Active threads dashboards
Thread pool dashboards display real-time information about worker threads and their operations on the cluster, with metrics including the number of tasks waiting to be executed and the number of active threads. Understanding the role of each thread pool, such as the Generic, Search, Bulk, Index, GET, Write, and Analysis pools, is crucial for troubleshooting problems and optimizing performance in Elasticsearch (ES). Additionally, the field data and query caches help speed up search operations but may need to be cleared periodically, causing temporary slowdowns.
Thread pool dashboards display real-time information about the worker threads and how they operate on the cluster. The information is on a cluster level, but each thread group is shown per ES node.
- Thread pool operations queued.
- Thread pool threads active.
Thread pool operations queued indicates the number of tasks waiting to be executed, while Thread pool threads active indicates the number of threads executing tasks. Both metrics are essential for monitoring the health and performance of Elasticsearch.
The Thread pool operations queued metric indicates the number of tasks waiting to be executed by the thread pool. This can happen when the number of tasks submitted to the thread pool exceeds the maximum number of threads available to execute them. When this happens, tasks are placed in a queue and are executed as soon as a thread becomes available.
The Thread pool threads active metric indicates the number of threads that are actively executing tasks. When this number is close to the maximum number of threads available, it can indicate that the system is under heavy load and may be experiencing performance issues.
You can further inspect the active threads by placing the mouse pointer over the graph at a specific time to get the count of active threads at that specific time, as shown in image below.
- Generic thread pool
- This thread pool runs tasks that do not fit into any specialized thread pool. The generic thread pool runs internal tasks within Elasticsearch, such as sending and receiving network requests.
-
- Search thread pool
- This thread pool is used to run search requests. It handles tasks related to search operations, such as querying and filtering data. The number of threads in the search thread pool is typically set to the number of available CPU cores on the Elasticsearch node.
-
- Bulk thread pool
- This thread pool runs bulk indexing requests. It is responsible for handling tasks related to indexing large volumes of data.
-
- Index thread pool
- This thread pool runs indexing requests that are not performed in bulk. It is responsible for handling tasks related to indexing individual documents.
-
GET
thread pool- This thread pool is used to run
GET
requests. It is responsible for handling tasks related to retrieving individual documents.
-
- Write thread pool
- This thread pool runs write-related operations, including indexing, updating, and deleting documents. It handles tasks related to writing operations that cannot be executed on the Bulk thread pool or the Index thread pool.
-
- Analysis thread pool
- This thread pool is used to run analysis tasks. It handles tasks related to analyzing text, such as tokenization and filtering.
-
- Snapshot thread pool
- This thread pool runs snapshots and restores operations. It is responsible for handling tasks related to backing up and restoring data.

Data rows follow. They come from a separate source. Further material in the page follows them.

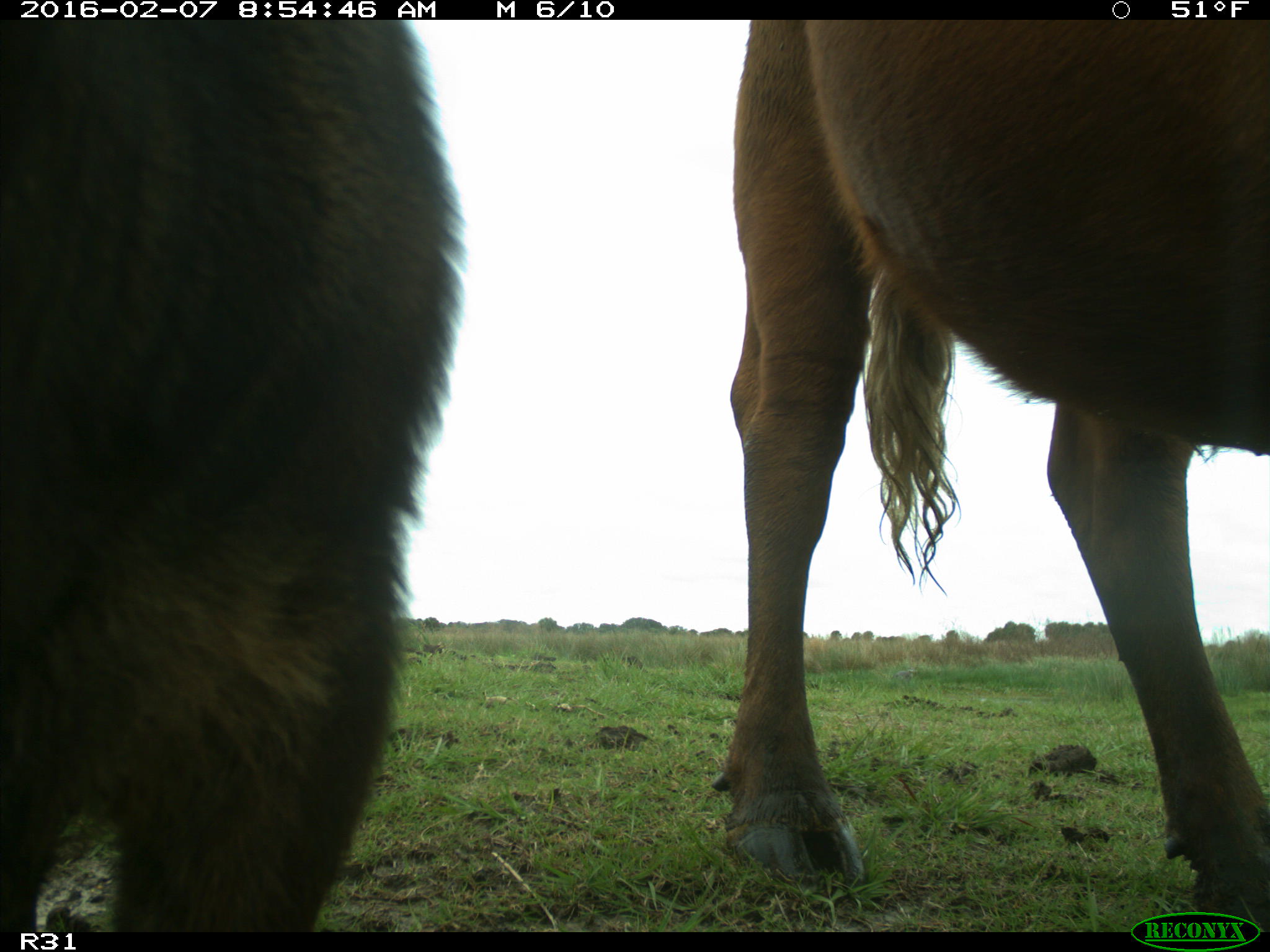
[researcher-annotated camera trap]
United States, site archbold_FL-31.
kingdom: Animalia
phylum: Chordata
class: Mammalia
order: Artiodactyla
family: Bovidae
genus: Bos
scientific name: Bos taurus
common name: domestic cow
Bos taurus (domestic cow).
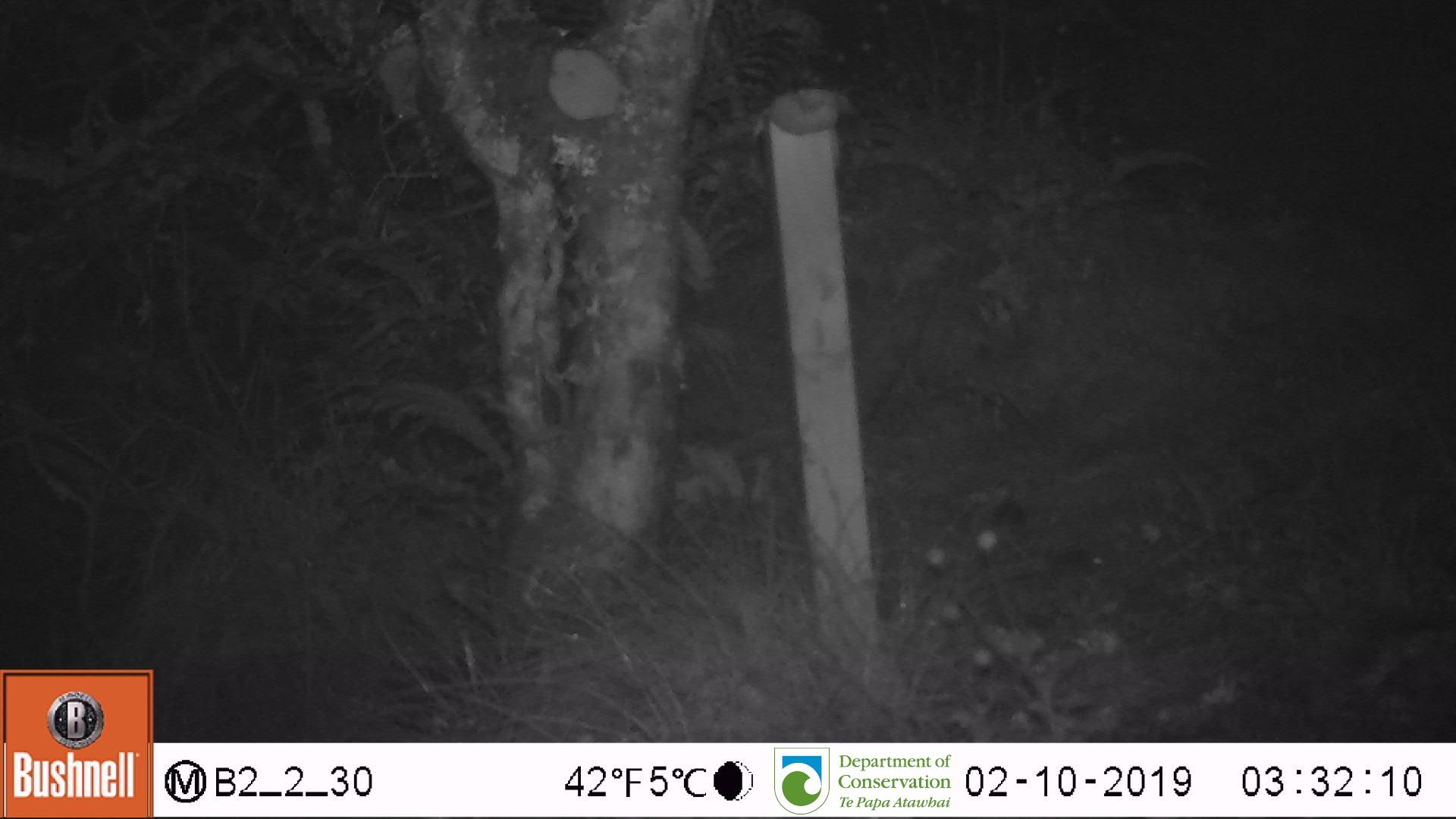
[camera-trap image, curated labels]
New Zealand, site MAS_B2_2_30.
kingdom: Animalia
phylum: Chordata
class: Mammalia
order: Rodentia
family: Muridae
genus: Mus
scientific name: Mus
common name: mouse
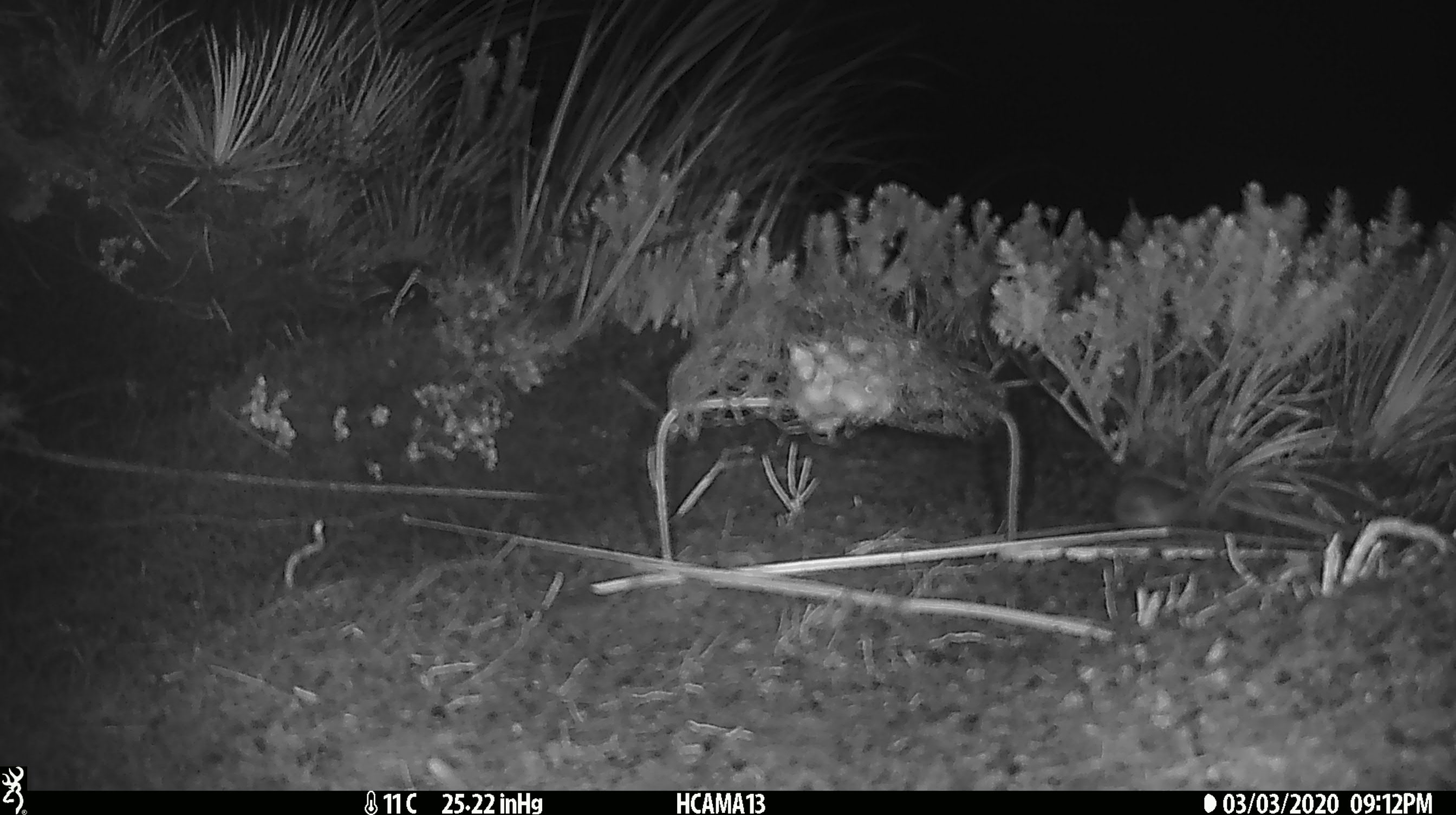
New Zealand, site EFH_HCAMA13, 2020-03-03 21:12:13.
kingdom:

Note: The number of threads in the Bulk, Index, GET, Write, Analysis and Snapshot thread pools is typically set to a small number, such as 1 or 2, to prevent the system from overloading.
Each thread pool has its settings, such as the maximum number of threads and the queue size, which can be configured to optimize performance based on the specific needs of your Elasticsearch deployment.
The write thread pool and the search request thread pool are the two most essential threads that must be closely watched and aged. Depending on the workload level and workload mix, appropriate settings for each thread pool may be required to control the workload flow and keep the cluster in stable operation.
Elasticsearch internal caches:
-
- Field data cache
- The field data cache is used to cache field values for frequently accessed fields, and it helps to speed up sorting aggregations and scripted fields. The field data cache is implemented as a soft reference cache, which means that the cache can be cleared by the garbage collector when memory becomes scarce.
-
- Query cache
- The query cache is used to cache the results of frequently executed queries and helps speed up search operations. The query cache is implemented as an Least Recently Used (LRU) cache, which means that the least recently executed queries are evicted from the cache when it becomes full.
The field cache, for example, will be cleared whenever an index refresh or index merging operation is carried out, necessitating a new load of field values from the disc to memory. Whenever a reindexing operation is performed, such as when a new document is added or changed the index, the query cache will be deleted entirely.
It is important to note that clearing the cache can cause a temporary slowdown in performance, as the cache will need to be re-populated with new data.